Business interests have long complained that California’s onerous rules and lengthy permit processes make it difficult, and sometimes impossible, to build or redevelop. Nowhere is this truer than San Francisco where anyone can file to block a project based on its environmental impact. One public policy group says filing challenges is a “sporting pastime” for us. But is the ease at which this can be done helpful to the long-term good of a city?
The same process happens with big energy projects. Any proposed project will be reviewed and perhaps challenged by numerous local, regional, state, and federal agencies as well as by advocacy organizations. Just passing all the regulatory hurdles, which entail multiple environmental impact statements, can take years. All it takes is one determined deep-pocket opponent, who can still block the process with a lawsuit.
Big energy projects in California have been abandoned because the process took too long. At the same time, California is also mandating that 33% of its power be renewable by 2020. These two goals of 1) deep and careful oversight (some might call it ‘onerous’) of development and 2) fast creation of renewable energy projects, are incompatible. California will not have 33% renewable energy by 2020 if projects can be blocked for years by NIMBYs.

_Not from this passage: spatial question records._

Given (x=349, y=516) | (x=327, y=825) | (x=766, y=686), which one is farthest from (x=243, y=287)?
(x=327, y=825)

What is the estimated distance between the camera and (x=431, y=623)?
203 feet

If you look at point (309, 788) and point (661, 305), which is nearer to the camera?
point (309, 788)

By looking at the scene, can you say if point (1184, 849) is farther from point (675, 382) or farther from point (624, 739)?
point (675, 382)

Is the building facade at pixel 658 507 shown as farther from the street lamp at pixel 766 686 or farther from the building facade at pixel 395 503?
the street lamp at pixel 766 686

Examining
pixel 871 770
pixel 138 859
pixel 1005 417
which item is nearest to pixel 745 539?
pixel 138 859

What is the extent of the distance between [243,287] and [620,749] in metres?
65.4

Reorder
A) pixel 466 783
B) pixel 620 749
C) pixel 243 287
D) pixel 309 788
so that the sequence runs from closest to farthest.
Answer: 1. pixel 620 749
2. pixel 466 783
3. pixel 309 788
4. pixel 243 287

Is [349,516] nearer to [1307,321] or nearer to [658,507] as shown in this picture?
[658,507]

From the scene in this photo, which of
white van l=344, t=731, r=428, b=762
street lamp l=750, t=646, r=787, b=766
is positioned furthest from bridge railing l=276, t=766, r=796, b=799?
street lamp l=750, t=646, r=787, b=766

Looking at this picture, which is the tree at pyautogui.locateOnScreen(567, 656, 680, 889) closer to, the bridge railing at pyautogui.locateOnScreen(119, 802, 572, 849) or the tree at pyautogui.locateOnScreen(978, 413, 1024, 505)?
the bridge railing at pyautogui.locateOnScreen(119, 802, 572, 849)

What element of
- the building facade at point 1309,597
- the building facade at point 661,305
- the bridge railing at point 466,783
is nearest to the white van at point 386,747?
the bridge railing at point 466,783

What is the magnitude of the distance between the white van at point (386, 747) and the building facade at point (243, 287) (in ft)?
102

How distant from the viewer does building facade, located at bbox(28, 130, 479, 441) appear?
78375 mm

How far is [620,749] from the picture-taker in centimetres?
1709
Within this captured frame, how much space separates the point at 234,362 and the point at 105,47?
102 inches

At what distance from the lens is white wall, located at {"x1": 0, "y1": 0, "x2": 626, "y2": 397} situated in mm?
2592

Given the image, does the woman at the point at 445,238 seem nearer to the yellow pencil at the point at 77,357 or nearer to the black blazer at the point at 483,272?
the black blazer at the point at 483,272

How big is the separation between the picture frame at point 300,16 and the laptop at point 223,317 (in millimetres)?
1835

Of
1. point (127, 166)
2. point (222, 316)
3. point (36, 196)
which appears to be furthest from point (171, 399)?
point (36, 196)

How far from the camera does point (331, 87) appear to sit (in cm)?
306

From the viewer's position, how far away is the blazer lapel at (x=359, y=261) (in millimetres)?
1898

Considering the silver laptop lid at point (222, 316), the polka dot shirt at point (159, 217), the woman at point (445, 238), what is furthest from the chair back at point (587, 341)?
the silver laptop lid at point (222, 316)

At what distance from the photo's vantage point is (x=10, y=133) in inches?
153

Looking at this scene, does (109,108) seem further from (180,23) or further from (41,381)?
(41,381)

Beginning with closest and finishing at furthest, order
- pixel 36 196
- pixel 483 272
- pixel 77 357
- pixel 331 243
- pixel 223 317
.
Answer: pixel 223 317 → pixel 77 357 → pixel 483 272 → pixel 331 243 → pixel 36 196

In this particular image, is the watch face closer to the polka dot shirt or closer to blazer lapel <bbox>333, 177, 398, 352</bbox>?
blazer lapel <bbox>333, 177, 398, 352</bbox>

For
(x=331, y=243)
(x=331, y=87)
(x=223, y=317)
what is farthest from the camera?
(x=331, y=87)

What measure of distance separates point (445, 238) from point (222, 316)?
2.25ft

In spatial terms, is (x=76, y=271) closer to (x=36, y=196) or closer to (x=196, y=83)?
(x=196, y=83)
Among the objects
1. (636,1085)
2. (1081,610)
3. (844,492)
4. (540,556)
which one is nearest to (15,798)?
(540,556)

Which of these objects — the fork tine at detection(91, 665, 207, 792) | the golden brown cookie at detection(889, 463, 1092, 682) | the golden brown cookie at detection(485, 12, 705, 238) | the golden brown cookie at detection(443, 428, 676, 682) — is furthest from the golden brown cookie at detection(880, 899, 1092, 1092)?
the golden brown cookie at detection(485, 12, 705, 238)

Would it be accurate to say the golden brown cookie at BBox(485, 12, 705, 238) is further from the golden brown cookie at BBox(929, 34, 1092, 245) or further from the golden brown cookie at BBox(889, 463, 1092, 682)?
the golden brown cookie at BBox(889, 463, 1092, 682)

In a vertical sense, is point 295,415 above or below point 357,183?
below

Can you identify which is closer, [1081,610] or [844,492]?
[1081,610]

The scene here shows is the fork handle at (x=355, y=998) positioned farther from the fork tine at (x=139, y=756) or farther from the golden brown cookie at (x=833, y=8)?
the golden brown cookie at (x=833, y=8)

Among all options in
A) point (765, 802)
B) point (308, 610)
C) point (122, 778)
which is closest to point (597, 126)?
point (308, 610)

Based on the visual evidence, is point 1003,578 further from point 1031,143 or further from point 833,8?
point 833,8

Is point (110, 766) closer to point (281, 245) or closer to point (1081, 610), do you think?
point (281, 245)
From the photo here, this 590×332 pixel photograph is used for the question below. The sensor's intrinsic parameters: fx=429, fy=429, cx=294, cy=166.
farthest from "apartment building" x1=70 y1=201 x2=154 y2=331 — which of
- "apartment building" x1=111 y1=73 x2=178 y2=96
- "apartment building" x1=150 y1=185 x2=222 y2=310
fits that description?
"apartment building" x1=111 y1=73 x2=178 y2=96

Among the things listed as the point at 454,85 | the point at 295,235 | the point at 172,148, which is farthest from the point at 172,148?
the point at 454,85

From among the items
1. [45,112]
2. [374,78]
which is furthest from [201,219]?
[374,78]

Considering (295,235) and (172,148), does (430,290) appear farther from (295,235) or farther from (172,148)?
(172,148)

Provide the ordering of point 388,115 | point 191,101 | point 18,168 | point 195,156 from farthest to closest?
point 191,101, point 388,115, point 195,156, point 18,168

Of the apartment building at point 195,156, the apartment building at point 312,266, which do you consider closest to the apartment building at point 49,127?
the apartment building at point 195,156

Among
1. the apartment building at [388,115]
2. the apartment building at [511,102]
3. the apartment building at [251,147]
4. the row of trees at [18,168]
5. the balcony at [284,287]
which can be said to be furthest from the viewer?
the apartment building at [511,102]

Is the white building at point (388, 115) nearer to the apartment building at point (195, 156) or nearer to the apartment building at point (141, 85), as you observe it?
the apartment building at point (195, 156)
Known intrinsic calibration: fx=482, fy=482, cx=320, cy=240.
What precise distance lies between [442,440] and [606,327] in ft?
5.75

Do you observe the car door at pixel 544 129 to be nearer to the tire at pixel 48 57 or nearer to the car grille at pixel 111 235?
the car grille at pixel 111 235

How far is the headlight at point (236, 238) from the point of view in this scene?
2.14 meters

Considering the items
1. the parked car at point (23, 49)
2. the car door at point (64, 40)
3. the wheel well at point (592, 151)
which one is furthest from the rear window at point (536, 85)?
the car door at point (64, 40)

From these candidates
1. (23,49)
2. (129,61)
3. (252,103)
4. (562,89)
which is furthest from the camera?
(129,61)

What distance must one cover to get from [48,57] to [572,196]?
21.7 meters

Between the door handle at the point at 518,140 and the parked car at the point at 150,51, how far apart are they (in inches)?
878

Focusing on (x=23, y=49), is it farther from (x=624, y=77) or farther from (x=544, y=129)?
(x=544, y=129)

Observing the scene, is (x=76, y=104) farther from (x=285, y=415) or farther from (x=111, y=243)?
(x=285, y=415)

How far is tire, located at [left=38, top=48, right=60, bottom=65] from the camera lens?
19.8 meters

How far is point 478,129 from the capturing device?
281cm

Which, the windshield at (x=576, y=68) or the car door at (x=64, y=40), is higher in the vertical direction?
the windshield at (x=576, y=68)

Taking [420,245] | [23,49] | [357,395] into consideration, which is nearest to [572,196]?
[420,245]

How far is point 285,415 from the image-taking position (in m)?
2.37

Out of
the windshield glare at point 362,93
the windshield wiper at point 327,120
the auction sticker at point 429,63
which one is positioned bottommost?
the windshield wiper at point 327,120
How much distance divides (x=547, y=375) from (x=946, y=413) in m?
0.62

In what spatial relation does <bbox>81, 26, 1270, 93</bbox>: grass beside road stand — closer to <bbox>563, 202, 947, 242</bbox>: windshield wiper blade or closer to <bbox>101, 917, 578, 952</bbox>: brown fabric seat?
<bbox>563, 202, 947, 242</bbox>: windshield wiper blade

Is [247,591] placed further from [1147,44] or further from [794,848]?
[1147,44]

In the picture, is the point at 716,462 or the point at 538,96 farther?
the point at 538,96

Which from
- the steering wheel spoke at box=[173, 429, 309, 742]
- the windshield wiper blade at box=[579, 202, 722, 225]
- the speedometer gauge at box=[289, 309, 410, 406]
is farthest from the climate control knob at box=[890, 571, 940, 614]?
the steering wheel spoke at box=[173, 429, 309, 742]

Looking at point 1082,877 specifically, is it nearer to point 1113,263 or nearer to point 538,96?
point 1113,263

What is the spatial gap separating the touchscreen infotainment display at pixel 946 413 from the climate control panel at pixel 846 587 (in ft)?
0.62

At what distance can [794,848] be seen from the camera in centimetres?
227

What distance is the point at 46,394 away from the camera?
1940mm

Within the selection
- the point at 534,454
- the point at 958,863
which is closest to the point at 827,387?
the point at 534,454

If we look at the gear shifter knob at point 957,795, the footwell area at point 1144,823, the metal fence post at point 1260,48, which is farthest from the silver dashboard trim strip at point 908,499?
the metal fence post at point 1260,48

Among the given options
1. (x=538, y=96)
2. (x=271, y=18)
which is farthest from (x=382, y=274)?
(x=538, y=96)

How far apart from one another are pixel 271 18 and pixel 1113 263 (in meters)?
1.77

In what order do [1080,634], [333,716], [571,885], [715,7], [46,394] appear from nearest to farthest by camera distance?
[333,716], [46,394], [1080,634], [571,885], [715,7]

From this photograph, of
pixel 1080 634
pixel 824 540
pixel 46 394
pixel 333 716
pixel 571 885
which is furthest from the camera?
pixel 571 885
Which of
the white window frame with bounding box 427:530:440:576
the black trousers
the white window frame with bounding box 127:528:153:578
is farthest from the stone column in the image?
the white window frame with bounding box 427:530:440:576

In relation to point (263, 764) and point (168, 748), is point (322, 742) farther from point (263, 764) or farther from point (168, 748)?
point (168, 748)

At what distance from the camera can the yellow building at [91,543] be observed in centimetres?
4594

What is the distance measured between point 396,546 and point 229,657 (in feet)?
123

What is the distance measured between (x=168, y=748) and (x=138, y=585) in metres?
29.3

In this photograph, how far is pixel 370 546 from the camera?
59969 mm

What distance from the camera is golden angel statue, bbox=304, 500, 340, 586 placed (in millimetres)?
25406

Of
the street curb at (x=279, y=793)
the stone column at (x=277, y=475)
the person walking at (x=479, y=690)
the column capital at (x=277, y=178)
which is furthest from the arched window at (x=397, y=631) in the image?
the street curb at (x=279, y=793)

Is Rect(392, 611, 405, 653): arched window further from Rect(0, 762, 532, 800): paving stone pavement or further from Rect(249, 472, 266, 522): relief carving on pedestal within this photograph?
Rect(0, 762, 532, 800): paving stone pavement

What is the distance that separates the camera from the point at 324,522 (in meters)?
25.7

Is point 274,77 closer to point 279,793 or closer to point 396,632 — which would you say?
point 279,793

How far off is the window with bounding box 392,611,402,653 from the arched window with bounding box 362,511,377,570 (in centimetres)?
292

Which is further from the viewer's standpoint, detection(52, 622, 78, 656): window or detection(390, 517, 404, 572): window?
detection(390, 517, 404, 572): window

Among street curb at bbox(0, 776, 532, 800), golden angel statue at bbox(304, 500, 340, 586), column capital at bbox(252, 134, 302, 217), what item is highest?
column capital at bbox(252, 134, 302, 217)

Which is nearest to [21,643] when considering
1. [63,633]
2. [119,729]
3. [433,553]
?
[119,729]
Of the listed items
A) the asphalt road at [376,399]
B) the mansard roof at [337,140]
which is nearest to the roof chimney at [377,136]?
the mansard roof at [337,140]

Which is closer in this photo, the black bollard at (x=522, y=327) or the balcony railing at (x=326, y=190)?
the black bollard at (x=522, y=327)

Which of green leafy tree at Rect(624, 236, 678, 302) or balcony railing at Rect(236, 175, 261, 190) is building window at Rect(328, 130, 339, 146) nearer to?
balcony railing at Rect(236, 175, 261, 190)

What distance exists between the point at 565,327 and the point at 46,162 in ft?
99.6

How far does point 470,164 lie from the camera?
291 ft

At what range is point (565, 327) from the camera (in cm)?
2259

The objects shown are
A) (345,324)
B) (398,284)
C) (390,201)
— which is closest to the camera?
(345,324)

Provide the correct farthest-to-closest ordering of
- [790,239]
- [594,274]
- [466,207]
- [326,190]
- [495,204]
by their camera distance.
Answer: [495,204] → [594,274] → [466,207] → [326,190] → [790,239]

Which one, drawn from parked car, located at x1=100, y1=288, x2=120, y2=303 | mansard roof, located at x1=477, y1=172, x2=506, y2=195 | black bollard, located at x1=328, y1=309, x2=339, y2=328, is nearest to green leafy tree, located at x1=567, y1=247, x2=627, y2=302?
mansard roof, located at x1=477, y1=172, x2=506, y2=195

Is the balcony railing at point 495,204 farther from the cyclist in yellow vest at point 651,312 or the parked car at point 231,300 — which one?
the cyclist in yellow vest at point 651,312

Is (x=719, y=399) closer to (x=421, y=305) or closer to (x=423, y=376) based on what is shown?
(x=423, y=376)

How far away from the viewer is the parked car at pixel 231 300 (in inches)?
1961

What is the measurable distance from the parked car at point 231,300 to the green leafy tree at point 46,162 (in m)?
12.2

Certainly, NIMBYs (Not In My Backyard) can raise valid issues and not all projects should be given the green light. But the regulatory climate in California appears to greatly favor NIMBYs and oppose development. It should come as no surprise that some businesses, including Silicon Valley juggernauts, are choosing to locate new offices and manufacturing facilities out-of-state where they can simply get built faster and easier. Nevada, Utah, and Arizona are all more than happy to help them do so and by doing so, attract business to their states.
It’s not just big projects that get blocked. Home remodeling plans in San Francisco can take years to be approved and can cost the combatants tens, if not hundreds of thousands in legal fees. For example, a private school in The City By The Bay wanted to demolish an old buildingin order to build a bigger, better one. Challenges filed by a local group plus the lengthy environmental review process delayed it almost three years, slowing their plans and costing them substantial sums of money.
Perhaps a better idea would be to say that challenges to a project can only be filed by those with a demonstrable interest in the outcome and only occur, say, once or twice during the process rather than endlessly. These provisions would allow the review process to still be comprehensive but to happen much faster.